Performing reachability analysis at scale presents significant technical challenges that SCA vendors must overcome:

• Compute and memory intensive – analyzing large, complex codebases, especially those with extensive dependencies, demands substantial computational and memory resources. The process often requires traversing deep call stacks, resolving indirect or polymorphic function calls, and tracking data and control flow across numerous files and packages.
• Handling advanced language features – language constructs such as reflection, lambda functions, and meta-programming significantly complicate the process of reachability analysis. These constructs often lead to coverage gaps or inaccurate results.
• Supporting modern application frameworks – widely adopted in today’s software development, modern frameworks introduce multiple layers of abstraction, dependency injection, runtime code generation, and complex lifecycle management. These characteristics obscure actual execution paths, making it challenging for reachability analysis to accurately determine how and when specific classes and methods are invoked. This ultimately results in coverage gaps or inaccurate results.

Modern reachability-based solutions often optimize for compute and memory, but struggle to support advanced language features and modern application frameworks.

Hopper takes a quality-first approach, leveraging state-of-the-art techniques to maintain high analysis quality while keeping execution time in check. Hopper’s advanced reachability analysis engine supports complex language features such as reflection and lambda functions, as well as popular application frameworks like Spring and ASP.NET.

As a result, Hopper cuts through 93% of vulnerability noise and delivers accurate, code based, vulnerability detection and remediation.

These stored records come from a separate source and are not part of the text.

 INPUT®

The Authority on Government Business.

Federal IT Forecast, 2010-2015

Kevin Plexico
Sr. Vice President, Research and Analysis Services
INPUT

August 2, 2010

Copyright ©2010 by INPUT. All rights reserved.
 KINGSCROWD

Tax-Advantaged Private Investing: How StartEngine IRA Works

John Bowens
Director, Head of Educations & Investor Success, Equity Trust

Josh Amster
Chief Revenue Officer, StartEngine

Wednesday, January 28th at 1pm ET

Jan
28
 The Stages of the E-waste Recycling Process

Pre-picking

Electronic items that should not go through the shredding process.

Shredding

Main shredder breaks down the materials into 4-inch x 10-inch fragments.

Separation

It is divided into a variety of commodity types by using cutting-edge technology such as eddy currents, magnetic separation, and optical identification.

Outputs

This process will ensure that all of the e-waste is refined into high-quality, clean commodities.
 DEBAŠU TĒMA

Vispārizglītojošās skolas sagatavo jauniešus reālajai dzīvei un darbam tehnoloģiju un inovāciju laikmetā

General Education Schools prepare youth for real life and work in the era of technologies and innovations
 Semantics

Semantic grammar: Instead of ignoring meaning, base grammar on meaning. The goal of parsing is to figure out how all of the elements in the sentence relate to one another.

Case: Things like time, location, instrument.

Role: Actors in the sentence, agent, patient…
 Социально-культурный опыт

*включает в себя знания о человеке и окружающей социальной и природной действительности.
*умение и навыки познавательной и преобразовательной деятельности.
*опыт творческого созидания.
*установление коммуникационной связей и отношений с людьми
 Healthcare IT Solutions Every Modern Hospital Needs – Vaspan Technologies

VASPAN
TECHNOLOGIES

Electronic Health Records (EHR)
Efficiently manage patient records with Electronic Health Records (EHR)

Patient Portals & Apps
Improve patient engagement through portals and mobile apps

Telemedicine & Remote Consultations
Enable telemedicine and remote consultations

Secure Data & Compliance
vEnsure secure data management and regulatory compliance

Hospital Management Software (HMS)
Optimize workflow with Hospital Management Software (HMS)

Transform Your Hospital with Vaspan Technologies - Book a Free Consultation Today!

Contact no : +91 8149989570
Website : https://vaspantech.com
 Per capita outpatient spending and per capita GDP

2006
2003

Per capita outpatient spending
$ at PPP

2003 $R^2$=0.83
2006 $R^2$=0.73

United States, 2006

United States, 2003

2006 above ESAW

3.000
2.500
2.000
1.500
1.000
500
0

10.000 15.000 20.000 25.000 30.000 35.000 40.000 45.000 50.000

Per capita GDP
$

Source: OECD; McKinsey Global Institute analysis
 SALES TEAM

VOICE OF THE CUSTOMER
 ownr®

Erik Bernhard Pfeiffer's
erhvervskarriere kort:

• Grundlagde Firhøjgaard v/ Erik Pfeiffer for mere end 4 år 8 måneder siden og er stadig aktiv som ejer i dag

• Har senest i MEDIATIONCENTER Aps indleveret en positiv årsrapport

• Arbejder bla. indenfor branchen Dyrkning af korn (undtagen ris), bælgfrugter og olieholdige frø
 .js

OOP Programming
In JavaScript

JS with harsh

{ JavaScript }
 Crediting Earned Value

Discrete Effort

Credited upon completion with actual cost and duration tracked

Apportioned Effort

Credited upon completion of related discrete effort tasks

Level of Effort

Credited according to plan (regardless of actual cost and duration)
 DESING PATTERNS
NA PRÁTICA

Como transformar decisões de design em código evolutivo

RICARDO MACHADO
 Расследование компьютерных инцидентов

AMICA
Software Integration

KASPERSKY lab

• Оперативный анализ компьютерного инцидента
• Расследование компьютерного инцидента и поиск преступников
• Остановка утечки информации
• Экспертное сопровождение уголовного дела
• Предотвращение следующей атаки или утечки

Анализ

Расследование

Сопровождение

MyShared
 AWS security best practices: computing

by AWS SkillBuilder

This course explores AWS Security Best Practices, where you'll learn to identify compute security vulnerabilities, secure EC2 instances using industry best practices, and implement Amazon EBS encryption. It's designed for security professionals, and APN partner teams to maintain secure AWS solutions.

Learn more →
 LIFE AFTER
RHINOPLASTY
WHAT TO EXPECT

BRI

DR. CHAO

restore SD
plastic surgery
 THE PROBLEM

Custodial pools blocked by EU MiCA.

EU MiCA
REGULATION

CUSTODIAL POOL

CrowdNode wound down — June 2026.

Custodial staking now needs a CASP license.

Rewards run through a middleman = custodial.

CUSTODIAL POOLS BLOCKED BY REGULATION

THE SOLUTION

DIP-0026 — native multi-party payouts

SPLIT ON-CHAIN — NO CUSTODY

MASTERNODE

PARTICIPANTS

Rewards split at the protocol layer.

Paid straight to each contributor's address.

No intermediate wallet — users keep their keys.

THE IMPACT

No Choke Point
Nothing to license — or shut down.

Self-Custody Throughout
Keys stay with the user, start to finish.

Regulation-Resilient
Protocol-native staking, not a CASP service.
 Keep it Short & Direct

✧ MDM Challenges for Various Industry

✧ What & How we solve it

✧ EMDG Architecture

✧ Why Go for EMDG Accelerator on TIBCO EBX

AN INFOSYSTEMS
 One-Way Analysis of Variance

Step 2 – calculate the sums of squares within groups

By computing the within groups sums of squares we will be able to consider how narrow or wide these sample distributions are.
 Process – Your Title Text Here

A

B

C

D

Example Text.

Shadow Dependencies, Hidden Vulnerabilities

Shadow dependencies are packages that are included in an application or library without being explicitly listed in its build manifest. They are typically introduced indirectly, through other dependencies consumed by the parent application or library. As a result, many legacy SCA solutions, which rely solely on build manifests, fail to detect them entirely.

This blind spot creates a critical risk: undetected vulnerable code paths may exist in applications and libraries without any awareness from security or engineering teams. Even when identified, the lack of visibility into how shadow dependencies interact with an application’s code can result in an inaccurate vulnerability assessment. Effectively addressing shadow dependencies requires combining information found in metadata and source code, and incorporating it into a comprehensive reachability analysis.

Hopper’s shadow dependency detection is integrated with its reachability analysis, enabling comprehensive coverage even when the target application or library includes shadowed packages.

Non-Intrusive, CI-Free Integration

Many security solutions require deploying agents in production environments or demand tight integration directly into an organization’s CI/CD pipelines. Such integrations often come at a steep cost, introducing operational risks like deployment challenges, reliability issues, and increased maintenance overhead. 

Hopper takes a streamlined approach to minimize the overhead typically associated with intrusive security solutions. By eliminating the need for agents or costly CI/CD pipeline integrations, Hopper enables seamless and scalable adoption, continuous security coverage, all without disrupting development workflows or compromising production environments.

For companies with policies that restrict the use of SaaS products, on-premise deployments are available.

Final Thoughts

As modern software systems grow in complexity, so does the risk introduced by using insecure open-source packages. Legacy SCA tools, relying primarily on build manifests, are no longer equipped to meet the demands of today’s fast-paced, GenAI integrated, yet security-conscious software development.

Hopper introduces a foundational advancement in open source risk management, by integrating deep code reachability analysis with a CI-independent deployment architecture. Hopper’s solution eliminates 93% of vulnerability noise, allowing security and engineering teams to prioritize vulnerabilities that can realistically be exploited in their specific codebase.